From: Warren Smith <wds at math.temple.edu>

>The list of 4 reasons were:
>
>>    * The idea of a "wrong" winner of an election implies that one
>> or more "right" winners exist, which is inherently biased. The idea
>> that the "right" winner is defined as the one that "most of the
>> populace would have preferred" is also biased, because some voting
>> systems are explicitly designed to use other factors than plain 
majorities.
>>    * The text is biased. Wrong-way elections are "pathologies" and
>> "alter history, presumably usually for the worse"?
>>    * The examples are poor. Other than the Gore-Bush election,
>> which is adequately covered elsewhere, the only example is that of
>> Allende.
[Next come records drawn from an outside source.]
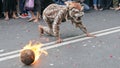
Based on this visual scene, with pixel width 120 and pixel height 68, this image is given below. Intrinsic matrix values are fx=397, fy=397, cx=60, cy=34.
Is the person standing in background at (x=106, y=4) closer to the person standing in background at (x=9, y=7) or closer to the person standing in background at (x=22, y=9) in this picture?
the person standing in background at (x=22, y=9)

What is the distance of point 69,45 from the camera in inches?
348

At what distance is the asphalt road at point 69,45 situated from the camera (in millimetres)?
7383

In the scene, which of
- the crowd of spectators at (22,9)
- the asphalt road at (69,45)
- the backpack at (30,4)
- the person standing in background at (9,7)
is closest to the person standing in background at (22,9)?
the crowd of spectators at (22,9)

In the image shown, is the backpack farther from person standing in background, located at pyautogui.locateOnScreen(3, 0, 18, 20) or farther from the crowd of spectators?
person standing in background, located at pyautogui.locateOnScreen(3, 0, 18, 20)

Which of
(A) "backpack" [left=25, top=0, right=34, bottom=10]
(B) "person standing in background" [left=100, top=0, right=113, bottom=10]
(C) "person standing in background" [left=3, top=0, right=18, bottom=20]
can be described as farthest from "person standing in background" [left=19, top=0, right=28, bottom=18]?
(B) "person standing in background" [left=100, top=0, right=113, bottom=10]

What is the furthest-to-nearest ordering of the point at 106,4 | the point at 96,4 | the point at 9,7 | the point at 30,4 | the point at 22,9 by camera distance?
the point at 106,4 → the point at 96,4 → the point at 22,9 → the point at 9,7 → the point at 30,4

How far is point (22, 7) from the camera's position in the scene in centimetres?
1399

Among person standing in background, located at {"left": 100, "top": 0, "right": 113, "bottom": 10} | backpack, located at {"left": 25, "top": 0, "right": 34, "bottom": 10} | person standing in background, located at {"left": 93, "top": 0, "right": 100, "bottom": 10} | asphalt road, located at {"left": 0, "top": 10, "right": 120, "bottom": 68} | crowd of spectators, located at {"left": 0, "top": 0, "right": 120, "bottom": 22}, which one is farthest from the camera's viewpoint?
person standing in background, located at {"left": 100, "top": 0, "right": 113, "bottom": 10}

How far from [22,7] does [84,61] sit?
6.91 metres

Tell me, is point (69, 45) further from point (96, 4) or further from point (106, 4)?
point (106, 4)

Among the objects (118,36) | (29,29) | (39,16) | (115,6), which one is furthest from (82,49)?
(115,6)

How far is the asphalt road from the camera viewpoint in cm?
738

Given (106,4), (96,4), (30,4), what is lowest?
(106,4)

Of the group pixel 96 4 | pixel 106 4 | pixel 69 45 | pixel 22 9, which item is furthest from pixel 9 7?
pixel 69 45
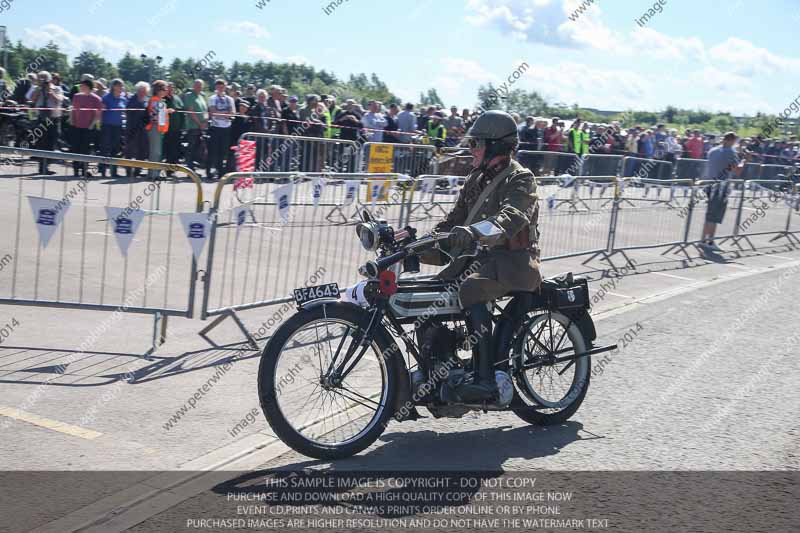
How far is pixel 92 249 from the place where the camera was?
9.93m

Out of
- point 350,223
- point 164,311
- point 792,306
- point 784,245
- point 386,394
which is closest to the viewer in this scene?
point 386,394

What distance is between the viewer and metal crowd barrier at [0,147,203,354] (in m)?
6.90

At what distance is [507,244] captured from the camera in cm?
550

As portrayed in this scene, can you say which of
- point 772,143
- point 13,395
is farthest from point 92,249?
point 772,143

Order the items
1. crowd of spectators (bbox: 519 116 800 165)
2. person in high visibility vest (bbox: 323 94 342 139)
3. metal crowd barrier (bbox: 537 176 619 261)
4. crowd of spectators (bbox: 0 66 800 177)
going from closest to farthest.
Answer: metal crowd barrier (bbox: 537 176 619 261), crowd of spectators (bbox: 0 66 800 177), person in high visibility vest (bbox: 323 94 342 139), crowd of spectators (bbox: 519 116 800 165)

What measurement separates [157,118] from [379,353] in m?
13.6

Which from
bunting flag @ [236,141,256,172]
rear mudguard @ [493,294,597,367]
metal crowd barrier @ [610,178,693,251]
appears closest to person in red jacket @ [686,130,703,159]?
metal crowd barrier @ [610,178,693,251]

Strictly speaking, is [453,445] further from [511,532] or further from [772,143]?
[772,143]

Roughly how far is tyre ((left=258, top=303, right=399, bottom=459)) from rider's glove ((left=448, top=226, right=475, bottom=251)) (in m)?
0.64

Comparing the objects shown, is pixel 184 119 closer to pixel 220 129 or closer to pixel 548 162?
pixel 220 129

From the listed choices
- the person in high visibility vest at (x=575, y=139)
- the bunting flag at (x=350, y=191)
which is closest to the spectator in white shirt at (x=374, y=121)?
the person in high visibility vest at (x=575, y=139)

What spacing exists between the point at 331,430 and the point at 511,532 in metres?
1.41

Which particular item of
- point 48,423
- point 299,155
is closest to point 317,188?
point 48,423

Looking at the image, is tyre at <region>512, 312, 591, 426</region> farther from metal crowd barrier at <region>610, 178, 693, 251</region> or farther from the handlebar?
metal crowd barrier at <region>610, 178, 693, 251</region>
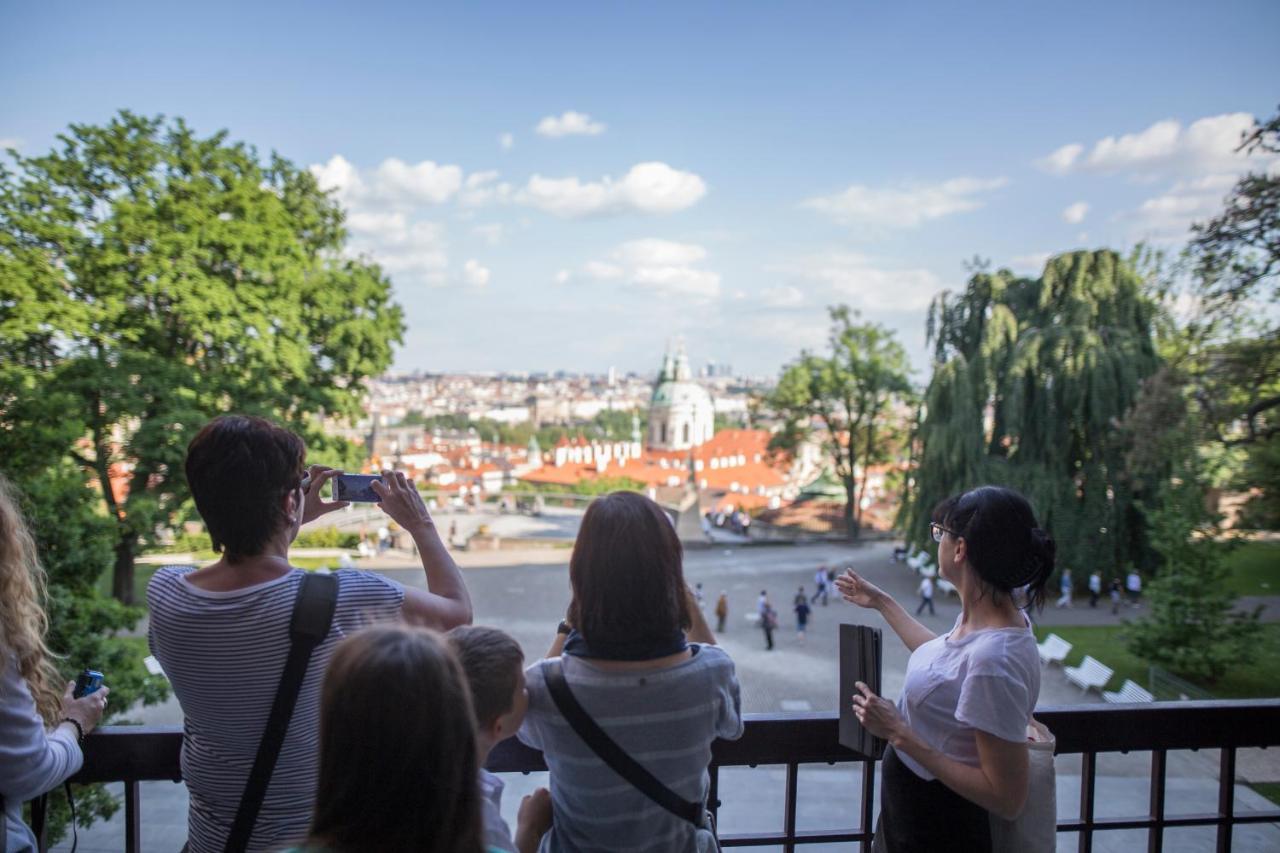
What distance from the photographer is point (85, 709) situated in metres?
1.92

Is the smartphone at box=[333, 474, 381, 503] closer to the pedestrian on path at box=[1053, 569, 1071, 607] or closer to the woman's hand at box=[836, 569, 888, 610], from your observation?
the woman's hand at box=[836, 569, 888, 610]

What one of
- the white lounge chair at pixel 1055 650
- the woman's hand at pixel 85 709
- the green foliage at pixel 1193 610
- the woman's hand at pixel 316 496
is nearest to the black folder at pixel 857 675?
the woman's hand at pixel 316 496

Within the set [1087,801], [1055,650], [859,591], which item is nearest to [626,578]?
[859,591]

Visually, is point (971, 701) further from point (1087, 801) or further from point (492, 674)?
point (492, 674)

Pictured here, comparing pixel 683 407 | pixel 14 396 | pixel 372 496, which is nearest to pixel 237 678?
pixel 372 496

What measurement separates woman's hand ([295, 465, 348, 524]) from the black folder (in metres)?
1.22

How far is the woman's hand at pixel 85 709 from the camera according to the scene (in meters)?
1.91

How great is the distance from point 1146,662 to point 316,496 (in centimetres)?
1444

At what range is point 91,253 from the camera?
15.1 m

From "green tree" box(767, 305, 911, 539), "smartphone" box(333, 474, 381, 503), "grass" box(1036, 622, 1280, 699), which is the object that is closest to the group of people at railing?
"smartphone" box(333, 474, 381, 503)

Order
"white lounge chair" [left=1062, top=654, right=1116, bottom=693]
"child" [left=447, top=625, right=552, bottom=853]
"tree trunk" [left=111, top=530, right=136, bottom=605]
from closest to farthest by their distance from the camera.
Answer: "child" [left=447, top=625, right=552, bottom=853] < "white lounge chair" [left=1062, top=654, right=1116, bottom=693] < "tree trunk" [left=111, top=530, right=136, bottom=605]

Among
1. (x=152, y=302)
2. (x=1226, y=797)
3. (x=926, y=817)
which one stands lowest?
(x=1226, y=797)

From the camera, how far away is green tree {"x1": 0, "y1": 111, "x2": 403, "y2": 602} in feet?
47.6

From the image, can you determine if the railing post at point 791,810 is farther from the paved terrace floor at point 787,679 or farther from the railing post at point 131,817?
the railing post at point 131,817
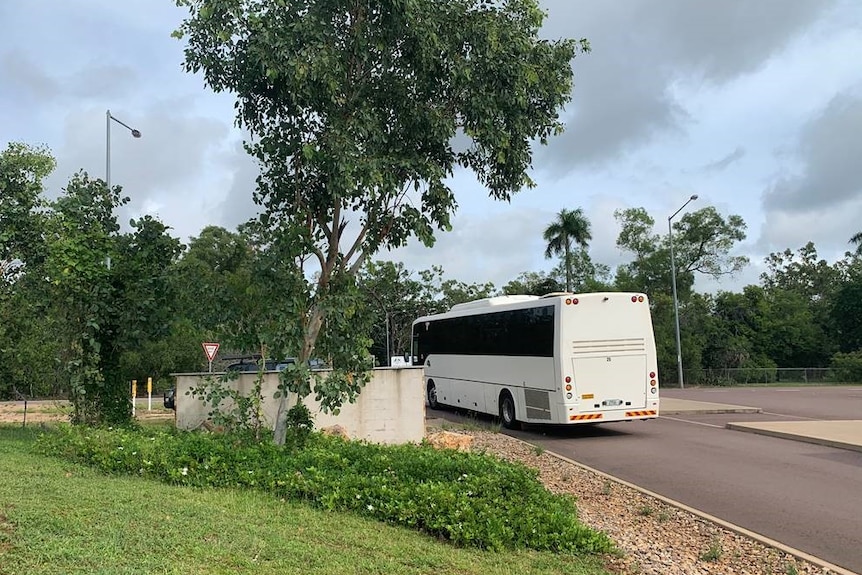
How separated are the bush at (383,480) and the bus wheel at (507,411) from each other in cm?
874

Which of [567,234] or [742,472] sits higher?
[567,234]

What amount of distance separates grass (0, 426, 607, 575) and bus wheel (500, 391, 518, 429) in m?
11.3

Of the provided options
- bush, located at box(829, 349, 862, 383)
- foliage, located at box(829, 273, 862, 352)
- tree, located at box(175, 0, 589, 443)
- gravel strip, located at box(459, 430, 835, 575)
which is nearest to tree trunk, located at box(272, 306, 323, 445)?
tree, located at box(175, 0, 589, 443)

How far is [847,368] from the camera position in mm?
44594

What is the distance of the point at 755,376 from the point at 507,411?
35294 millimetres

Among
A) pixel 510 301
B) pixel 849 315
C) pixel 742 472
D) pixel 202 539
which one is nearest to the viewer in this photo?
pixel 202 539

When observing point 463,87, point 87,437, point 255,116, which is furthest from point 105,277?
point 463,87

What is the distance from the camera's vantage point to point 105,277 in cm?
1147

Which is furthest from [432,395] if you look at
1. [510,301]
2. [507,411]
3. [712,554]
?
[712,554]

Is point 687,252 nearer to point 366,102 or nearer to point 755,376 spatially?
point 755,376

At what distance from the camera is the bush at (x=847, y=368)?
4400 cm

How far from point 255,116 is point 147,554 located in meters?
6.67

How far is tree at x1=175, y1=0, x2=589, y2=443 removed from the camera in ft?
28.0

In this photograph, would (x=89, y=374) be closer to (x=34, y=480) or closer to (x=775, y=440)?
(x=34, y=480)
The article even admits that the sole source cited in this
>> example uses its references inappropriately.
>>    * The mathematical properties of voting systems are already
>> covered in the articles
>> <http://en.wikipedia.org/wiki/Voting_system>Voting system and
>> 
<http://en.wikipedia.org/wiki/Effects_of_different_voting_systems_under_s
imilar_circumstances
>
>the replies to these are
>1. nonsense

You needed to say that the winner was not the cordorcet winner and
this has the following disadvantages.

and also the reasons need to be balanced.  You could link to
Duverger's law and the like.  Alot of the concepts are already there, 
so
you don't even need to explain them, you just need to link to them.

You could also say that and provide a link to the condorcet page.

You need to say why these other elections are bad based on defined
criterons.

Alternatively, you could list each election and say who won.  Then say
who would have won based on say condorcet, approval, IRV and range.

You can also explain why each election critera would be a good one 
(this might
be covered elsewhere).  The idea is that you don't say XXX voting 
method is
best, you give the person the info to make their own decision.  (and 
link it to
other pages)

> 2. pathologies is a standard word

I think your site (maybe) or someone's like it shows the economic 
effects
or PR-STV and FPTP elections.  The conclusion being that both have
advantages and disadvantages.

This is better than saying that they give bad results.

That could be an article on the "economic effects of election methods",
which you could link.

> 3. actualy there were over 20 examples, not just these 2, and I did 
not
> "admit" this, I "pointed it out to correct Saari's error"

Yeah, when I clicked on it, it was much longer.

> 4. those other articles did not give any list of historical examples, 
my article did.

I think that your article would be valuable, but you need to link it to 
those other
articles and don't say "this is a bad election method", say "the result 
of the election
does not satisify the condorcet criteron (with link).

The fundamental problem is that wikipedia is not for advocating a 
position.
It is just supposed to list all sides of the arguement.